• _Exercise description_
Give back the line where "What distance exists" appears and all the lines after it until the listing ends, unchanged and with nothing else.

• _Records supplied_
****
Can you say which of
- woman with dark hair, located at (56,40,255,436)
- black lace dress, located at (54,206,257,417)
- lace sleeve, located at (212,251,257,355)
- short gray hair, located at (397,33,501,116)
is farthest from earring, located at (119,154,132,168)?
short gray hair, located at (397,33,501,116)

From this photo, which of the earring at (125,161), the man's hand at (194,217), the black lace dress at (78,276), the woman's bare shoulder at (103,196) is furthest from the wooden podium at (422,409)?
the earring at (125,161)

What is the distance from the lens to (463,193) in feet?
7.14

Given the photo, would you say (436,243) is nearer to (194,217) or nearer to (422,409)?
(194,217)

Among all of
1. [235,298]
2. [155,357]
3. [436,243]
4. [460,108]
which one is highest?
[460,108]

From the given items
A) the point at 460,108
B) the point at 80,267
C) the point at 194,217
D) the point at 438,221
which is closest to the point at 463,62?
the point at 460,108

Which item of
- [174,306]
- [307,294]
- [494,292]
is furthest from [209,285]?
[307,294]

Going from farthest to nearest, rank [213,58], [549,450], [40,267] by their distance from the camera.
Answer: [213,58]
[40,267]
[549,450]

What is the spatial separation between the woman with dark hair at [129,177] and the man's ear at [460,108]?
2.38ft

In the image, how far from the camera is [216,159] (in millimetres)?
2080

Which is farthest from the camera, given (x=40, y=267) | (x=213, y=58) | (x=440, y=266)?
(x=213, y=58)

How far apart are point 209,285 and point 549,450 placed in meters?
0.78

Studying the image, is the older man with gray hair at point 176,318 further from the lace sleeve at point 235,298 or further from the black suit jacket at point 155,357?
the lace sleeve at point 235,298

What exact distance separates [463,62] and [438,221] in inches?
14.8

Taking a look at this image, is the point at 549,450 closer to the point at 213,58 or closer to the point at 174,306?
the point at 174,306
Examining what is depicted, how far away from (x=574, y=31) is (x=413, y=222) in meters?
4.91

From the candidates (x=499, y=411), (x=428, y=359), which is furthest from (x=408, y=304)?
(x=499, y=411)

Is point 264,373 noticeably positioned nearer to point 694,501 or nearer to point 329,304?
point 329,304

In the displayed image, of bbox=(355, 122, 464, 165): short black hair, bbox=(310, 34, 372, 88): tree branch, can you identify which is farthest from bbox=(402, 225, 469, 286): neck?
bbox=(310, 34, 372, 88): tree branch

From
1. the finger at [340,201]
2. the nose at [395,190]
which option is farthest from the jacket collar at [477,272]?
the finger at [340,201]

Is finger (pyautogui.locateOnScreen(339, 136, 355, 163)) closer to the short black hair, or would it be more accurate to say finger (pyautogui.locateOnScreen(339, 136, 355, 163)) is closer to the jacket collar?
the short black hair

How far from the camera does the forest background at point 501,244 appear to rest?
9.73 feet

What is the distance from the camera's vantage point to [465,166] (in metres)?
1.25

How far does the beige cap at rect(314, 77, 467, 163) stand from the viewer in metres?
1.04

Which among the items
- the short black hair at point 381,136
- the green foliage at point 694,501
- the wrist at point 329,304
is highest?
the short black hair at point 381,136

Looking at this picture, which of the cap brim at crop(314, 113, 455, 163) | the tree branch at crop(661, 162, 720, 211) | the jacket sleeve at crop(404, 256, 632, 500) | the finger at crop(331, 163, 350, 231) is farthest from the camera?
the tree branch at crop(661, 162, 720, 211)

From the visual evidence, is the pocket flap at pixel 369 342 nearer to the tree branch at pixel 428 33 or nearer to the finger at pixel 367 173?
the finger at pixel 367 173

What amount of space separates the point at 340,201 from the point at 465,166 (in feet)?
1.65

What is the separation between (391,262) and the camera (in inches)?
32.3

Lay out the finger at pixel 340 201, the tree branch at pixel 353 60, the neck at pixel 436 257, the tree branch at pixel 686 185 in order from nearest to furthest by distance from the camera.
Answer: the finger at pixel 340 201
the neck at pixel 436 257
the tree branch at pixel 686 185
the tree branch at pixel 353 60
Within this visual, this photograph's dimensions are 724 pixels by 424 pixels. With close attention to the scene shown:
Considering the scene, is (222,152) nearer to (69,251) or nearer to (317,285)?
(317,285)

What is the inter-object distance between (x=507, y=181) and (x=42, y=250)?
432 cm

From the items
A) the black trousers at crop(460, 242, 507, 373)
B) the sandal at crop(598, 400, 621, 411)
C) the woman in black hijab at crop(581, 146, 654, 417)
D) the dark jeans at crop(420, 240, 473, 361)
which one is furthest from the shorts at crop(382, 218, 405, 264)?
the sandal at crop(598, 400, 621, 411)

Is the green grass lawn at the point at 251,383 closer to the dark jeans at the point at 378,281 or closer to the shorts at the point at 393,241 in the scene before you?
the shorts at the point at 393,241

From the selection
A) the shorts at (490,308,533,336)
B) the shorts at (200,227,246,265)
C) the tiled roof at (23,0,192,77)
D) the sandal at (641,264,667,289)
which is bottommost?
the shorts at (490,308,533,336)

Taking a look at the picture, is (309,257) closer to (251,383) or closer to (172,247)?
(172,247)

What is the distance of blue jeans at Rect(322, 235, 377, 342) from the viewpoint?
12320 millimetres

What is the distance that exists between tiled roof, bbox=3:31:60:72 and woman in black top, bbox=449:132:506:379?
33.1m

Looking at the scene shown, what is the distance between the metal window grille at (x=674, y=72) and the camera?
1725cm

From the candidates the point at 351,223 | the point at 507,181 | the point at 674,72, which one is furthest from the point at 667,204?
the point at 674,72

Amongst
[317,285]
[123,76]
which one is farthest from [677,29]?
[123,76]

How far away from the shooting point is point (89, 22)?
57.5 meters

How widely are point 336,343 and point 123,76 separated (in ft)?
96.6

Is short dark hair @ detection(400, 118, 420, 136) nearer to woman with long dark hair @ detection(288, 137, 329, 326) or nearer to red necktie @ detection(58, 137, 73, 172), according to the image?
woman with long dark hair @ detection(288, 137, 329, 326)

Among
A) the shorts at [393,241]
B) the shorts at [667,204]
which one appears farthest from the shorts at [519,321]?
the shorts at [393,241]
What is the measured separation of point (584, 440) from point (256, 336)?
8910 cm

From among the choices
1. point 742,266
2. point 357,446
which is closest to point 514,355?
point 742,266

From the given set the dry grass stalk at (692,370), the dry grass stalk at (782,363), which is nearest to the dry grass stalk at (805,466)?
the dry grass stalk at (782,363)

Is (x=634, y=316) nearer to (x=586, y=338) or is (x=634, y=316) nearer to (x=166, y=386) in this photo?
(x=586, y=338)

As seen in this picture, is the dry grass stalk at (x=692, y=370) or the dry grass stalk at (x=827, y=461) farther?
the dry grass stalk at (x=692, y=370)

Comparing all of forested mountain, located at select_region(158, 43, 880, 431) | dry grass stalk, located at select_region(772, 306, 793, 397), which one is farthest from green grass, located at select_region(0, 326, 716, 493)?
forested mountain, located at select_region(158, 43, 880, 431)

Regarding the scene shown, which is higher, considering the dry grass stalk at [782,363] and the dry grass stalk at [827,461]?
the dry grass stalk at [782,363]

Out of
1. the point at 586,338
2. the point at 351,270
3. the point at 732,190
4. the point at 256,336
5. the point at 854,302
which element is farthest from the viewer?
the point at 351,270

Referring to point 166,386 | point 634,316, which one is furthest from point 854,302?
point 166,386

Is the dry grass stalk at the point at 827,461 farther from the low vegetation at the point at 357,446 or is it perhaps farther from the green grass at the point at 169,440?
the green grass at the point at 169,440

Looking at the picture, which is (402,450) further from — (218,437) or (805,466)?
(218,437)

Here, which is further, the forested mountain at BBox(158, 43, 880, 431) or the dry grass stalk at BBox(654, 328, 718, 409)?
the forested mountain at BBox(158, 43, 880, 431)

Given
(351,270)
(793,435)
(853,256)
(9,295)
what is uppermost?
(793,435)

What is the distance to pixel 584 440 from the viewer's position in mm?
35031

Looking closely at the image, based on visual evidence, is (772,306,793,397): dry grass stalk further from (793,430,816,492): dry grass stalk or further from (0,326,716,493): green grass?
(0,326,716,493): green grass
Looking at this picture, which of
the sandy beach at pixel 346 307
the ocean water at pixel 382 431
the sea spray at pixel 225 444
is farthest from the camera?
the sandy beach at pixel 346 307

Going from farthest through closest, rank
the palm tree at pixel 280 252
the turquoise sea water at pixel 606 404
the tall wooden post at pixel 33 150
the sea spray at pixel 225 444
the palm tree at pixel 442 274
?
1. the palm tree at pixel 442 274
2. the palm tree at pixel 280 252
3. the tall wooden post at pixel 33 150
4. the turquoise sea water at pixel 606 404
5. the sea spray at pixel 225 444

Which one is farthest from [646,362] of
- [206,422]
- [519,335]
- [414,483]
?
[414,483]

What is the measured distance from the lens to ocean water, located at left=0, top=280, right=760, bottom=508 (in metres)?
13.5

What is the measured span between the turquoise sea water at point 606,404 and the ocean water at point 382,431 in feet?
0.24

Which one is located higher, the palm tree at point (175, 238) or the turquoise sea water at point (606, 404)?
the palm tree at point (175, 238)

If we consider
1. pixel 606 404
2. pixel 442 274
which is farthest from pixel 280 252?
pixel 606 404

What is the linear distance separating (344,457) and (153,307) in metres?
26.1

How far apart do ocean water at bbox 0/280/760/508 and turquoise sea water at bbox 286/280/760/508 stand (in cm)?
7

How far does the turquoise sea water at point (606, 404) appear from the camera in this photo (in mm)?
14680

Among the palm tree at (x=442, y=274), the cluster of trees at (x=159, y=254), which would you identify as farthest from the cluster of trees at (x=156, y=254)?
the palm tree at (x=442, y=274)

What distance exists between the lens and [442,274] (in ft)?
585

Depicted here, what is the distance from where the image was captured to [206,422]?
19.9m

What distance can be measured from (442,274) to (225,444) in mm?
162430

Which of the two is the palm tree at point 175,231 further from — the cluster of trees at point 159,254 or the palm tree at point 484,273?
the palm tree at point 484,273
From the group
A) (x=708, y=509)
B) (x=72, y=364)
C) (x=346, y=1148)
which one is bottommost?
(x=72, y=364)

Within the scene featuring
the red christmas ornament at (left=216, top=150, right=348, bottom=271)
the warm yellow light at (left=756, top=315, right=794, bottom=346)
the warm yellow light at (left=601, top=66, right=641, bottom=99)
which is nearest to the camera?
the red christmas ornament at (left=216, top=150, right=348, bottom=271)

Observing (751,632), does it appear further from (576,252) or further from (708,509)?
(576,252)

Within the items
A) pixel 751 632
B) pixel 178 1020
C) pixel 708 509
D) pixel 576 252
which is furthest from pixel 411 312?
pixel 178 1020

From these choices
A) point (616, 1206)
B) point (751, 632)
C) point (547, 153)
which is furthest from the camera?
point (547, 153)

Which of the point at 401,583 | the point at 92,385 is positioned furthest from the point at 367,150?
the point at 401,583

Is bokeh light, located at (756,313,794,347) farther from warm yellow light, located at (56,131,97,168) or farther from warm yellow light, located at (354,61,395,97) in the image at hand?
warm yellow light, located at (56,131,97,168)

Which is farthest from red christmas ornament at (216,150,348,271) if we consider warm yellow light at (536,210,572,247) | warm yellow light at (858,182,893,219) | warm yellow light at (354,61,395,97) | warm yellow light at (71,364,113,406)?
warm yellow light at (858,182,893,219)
****
• _Answer to the exercise_
What distance exists between the lens and [442,274] (in ft)?
585

Depicted here, what is the distance from where the image was captured to [206,422]?
19.9m

What distance can be measured from (442,274) to (225,444) in mm?
162430

Which of the two is the palm tree at point 175,231 further from — the cluster of trees at point 159,254 or the palm tree at point 484,273?
the palm tree at point 484,273
From the group
A) (x=708, y=509)
B) (x=72, y=364)
C) (x=346, y=1148)
which one is bottommost?
(x=72, y=364)

Within the scene featuring
the red christmas ornament at (left=216, top=150, right=348, bottom=271)
the warm yellow light at (left=756, top=315, right=794, bottom=346)
the warm yellow light at (left=601, top=66, right=641, bottom=99)
which is nearest to the camera?
the red christmas ornament at (left=216, top=150, right=348, bottom=271)

Observing (751,632), does it appear further from (576,252) or further from (708,509)?
(576,252)

Within the items
A) pixel 751 632
B) pixel 178 1020
C) pixel 708 509
D) pixel 576 252
which is furthest from pixel 411 312?
pixel 178 1020

From these choices
A) point (616, 1206)
B) point (751, 632)
C) point (547, 153)
which is furthest from the camera?
point (547, 153)

Which of the point at 401,583 | the point at 92,385 is positioned furthest from the point at 367,150?
the point at 401,583

Is bokeh light, located at (756,313,794,347) farther from warm yellow light, located at (56,131,97,168) or farther from warm yellow light, located at (354,61,395,97) in the image at hand?
warm yellow light, located at (56,131,97,168)

Which is farthest from red christmas ornament at (216,150,348,271) if we consider warm yellow light at (536,210,572,247) | warm yellow light at (858,182,893,219) | warm yellow light at (354,61,395,97) | warm yellow light at (71,364,113,406)?
warm yellow light at (858,182,893,219)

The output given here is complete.